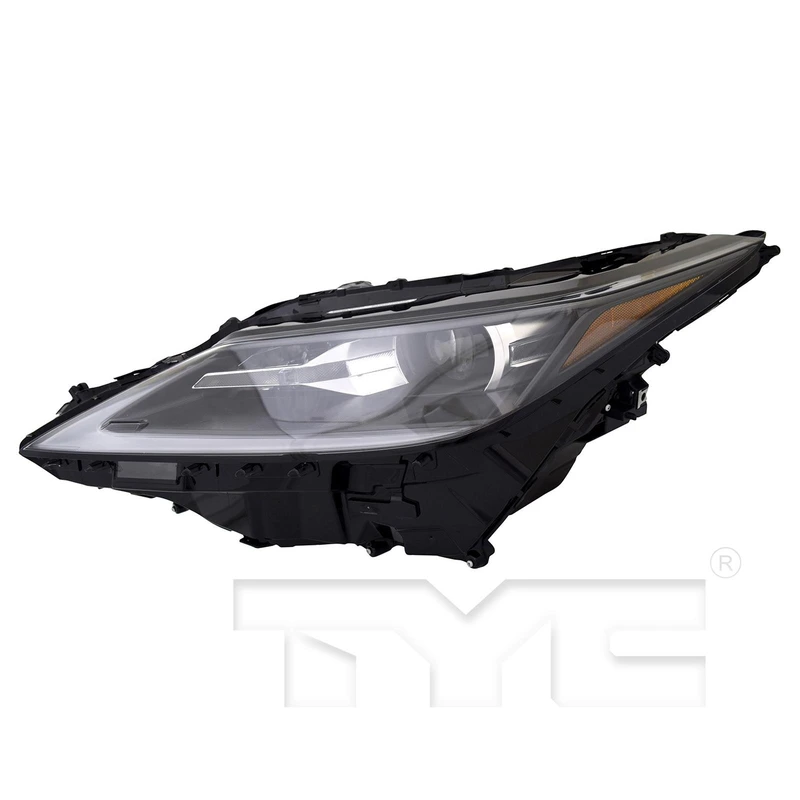 Headlight Assembly - Left Driver Side - TYC 20-17564-00-9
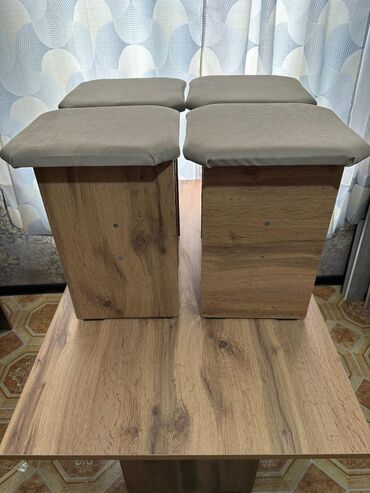 Кухонные столы: Кухонный стол, Новый, Прямоугольный, Нераскладной — 11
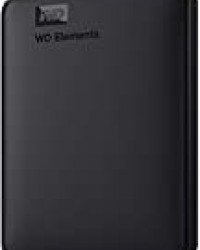 WD Elements Disque dur portable externe 1 To USB 3.0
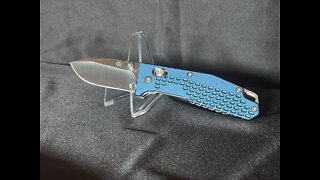 Sanrenmu 7063 Budget Pocket Knife Review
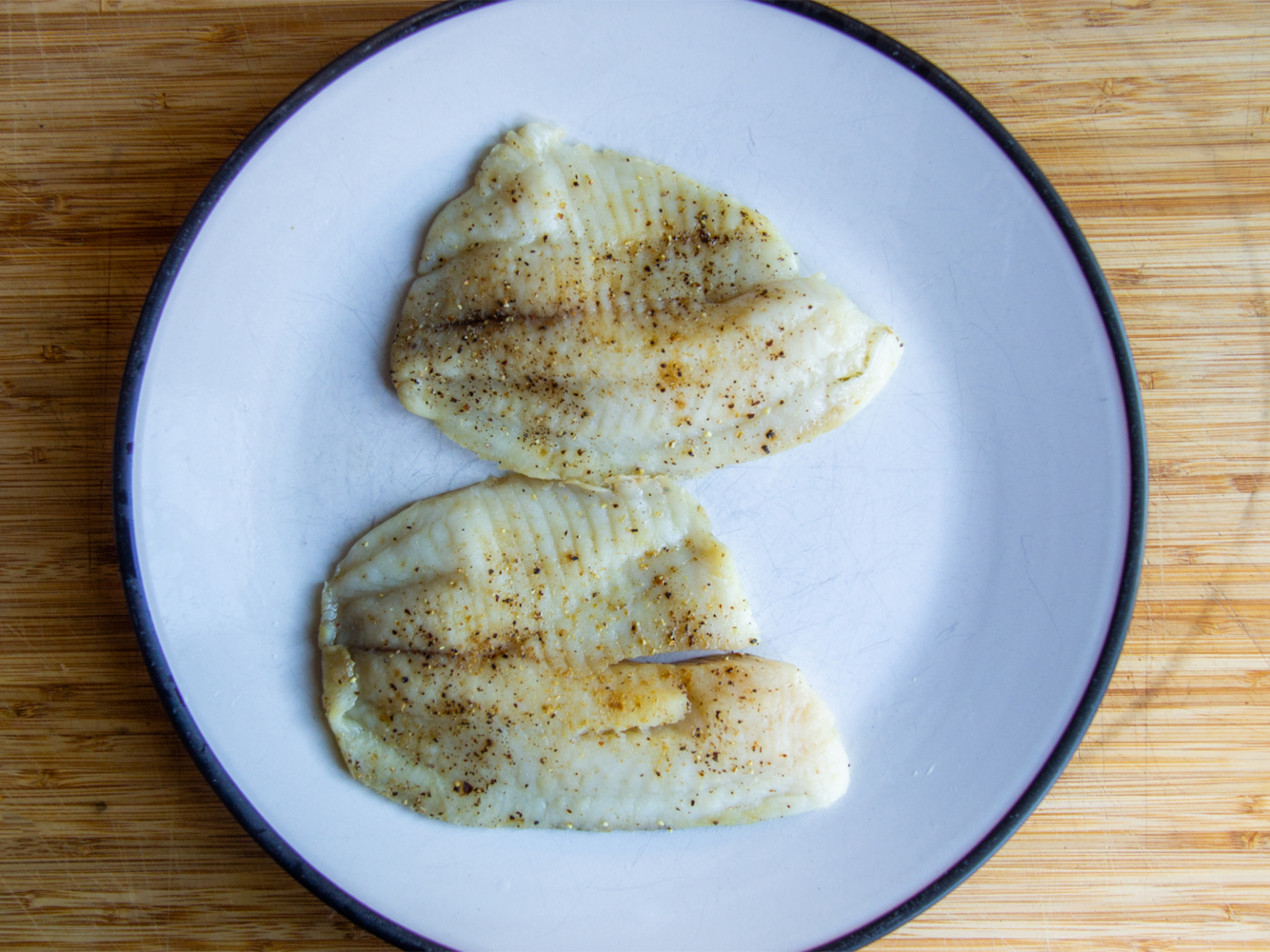 How to Sous Vide Tilapia Recette Magazine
______________________________
▶ [VOTRE OBJECTIF]
Recopiez tels quels les textes de tous les items ci-dessus, sans reprendre les images.

▶ [CORRIGÉ]
 Headlight Assembly - Left Driver Side - TYC 20-17564-00-9
 Кухонные столы: Кухонный стол, Новый, Прямоугольный, Нераскладной — 11
 WD Elements Disque dur portable externe 1 To USB 3.0
 Sanrenmu 7063 Budget Pocket Knife Review
 How to Sous Vide Tilapia Recette Magazine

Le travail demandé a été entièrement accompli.